As to metabolic parameters, we observed no significant changes in total cholesterol, LDL cholesterol, and high-density lipoprotein cholesterol during follow-up. Of interest, we also did not observe significant changes in eGFR in our cohort.
We further investigated patients' virological status by evaluating total HIV-1 DNA levels at baseline and at virological suppression in 11 patients (55% of our population). In this subgroup, viral suppression was achieved after a median time of 68.2 days with a median HIV-1 DNA at baseline of 3.85 log/106 CD4 and a median HIV-1 DNA decrease of 0.47 log/106 CD4 between baseline and viral suppression.
Discussion
Our results show high efficacy in reducing HIV-RNA and reaching virological suppression in treatment-naive PLWHIV starting DTG +3TC. In our cohort, no patient experienced virological failure after starting the study regimen; moreover, no patients reported adverse events and no treatment discontinuation was registered.

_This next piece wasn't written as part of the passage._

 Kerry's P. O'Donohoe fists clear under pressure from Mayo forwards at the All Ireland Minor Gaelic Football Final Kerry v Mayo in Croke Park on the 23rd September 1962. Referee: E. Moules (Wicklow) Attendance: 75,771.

As previously described, 6 our cohort includes one patient with transmitted Y188C and D232N resistance mutations who reached virological suppression, with undetectable HIV-RNA, after eight from treatment initiation, in line with what we observed in individuals without resistance mutations. Having followed the patient for a longer period of time, we observed that his HIV-RNA remained undetectable at week 48, confirming the efficacy of the regimen even in the presence of resistance mutations to first-generation INI.

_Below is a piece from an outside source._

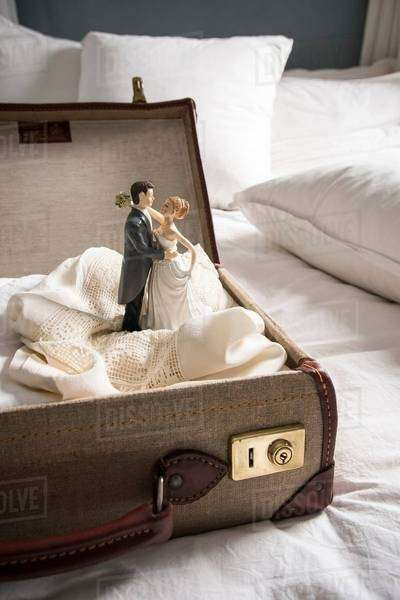 Open suitcase on bed with wedding figurines Royalty-free stock photo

Regarding immunological parameters, we observed a significant improvement in absolute CD4+ cell count and CD4/CD8 ratio. The increase in CD4+ cells was more marked in younger patients, a finding in line with other works from the literature. 7 Of interest, three of the analyzed patients had a baseline CD4+ cell count <200 cell/mm3 and all of them were able to reach a count >300/mm3 in the first 6 months of treatment. As to metabolic parameters, we observed a neutral effect of DTG +3TC on lipid profile; interestingly, we did not observe any significant change in eGFR after 48 weeks of treatment. Dolutegravir, given its effect on inhibiting the organic cation transporter 2 (OCT2), thus reducing the excretion at the tubular level of creatinine, has been associated with an apparent worsening of renal function. The fact that we were unable to observe significant changes in eGFR is likely to be related to the limited sample size.

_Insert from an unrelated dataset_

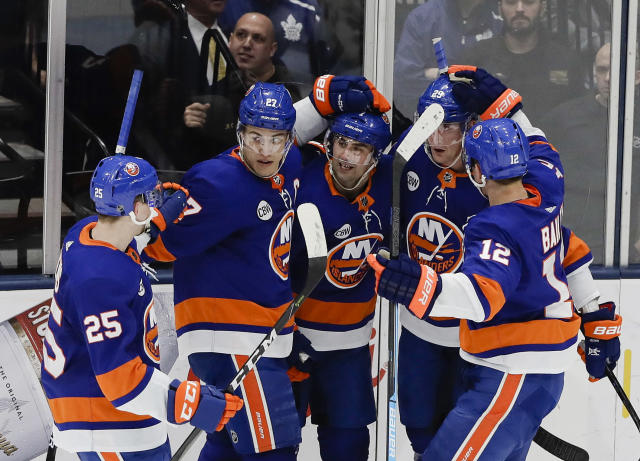 New York Islanders' Jordan Eberle, center, celebrates with teammates Devon Toews (25), Anders Lee (27), Brock Nelson (29) and Josh Bailey (12) during the third period of an NHL hockey game Monday, April 1, 2019, in Uniondale, N.Y. The Maple Leafs won 2-1. (AP Photo/Frank Franklin II)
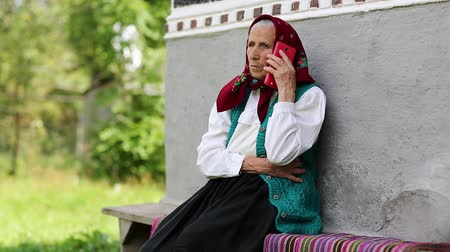 starość : Senior woman sits on bench and talks on mobile phone. Old woman sits on bench near his house and speaks on cell phone. Ukrainian old woman with red smartphone. Female with smartphone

We conducted a subanalysis on HIV-1-DNA levels; HIV-DNA is a known biomarker of inflammation and previous studies on virologically suppressed PLWHIV have shown no differences in HIV-1-DNA levels between a 3DR and a 2DR. 8,9 In our subanalysis, we registered a median decrease of 0.47 log/106 CD4 after a median time of 68 days; the observed decline rate was similar to the ones observed in PLWHIV starting a three-drug-based first-line regimen, 10 suggesting that DTG +3TC may be equally effective in reducing proviral HIV-DNA and, thus, inflammation levels.
Main limitations of our study are represented by its retrospective nature and the limited sample size; however, the study represents one of the first reports of the real-life experience of a first-line strategy with DTG +3TC.
Conclusions
Our results are in line with the findings of the GEMINI trials, confirming the efficacy and safety of DTG +3TC in treatment-naive patients.
Footnotes
Authors' Contributions
Author Disclosure Statement
Funding Information
This study was supported by a grant (ID616) from ViiV Healthcare.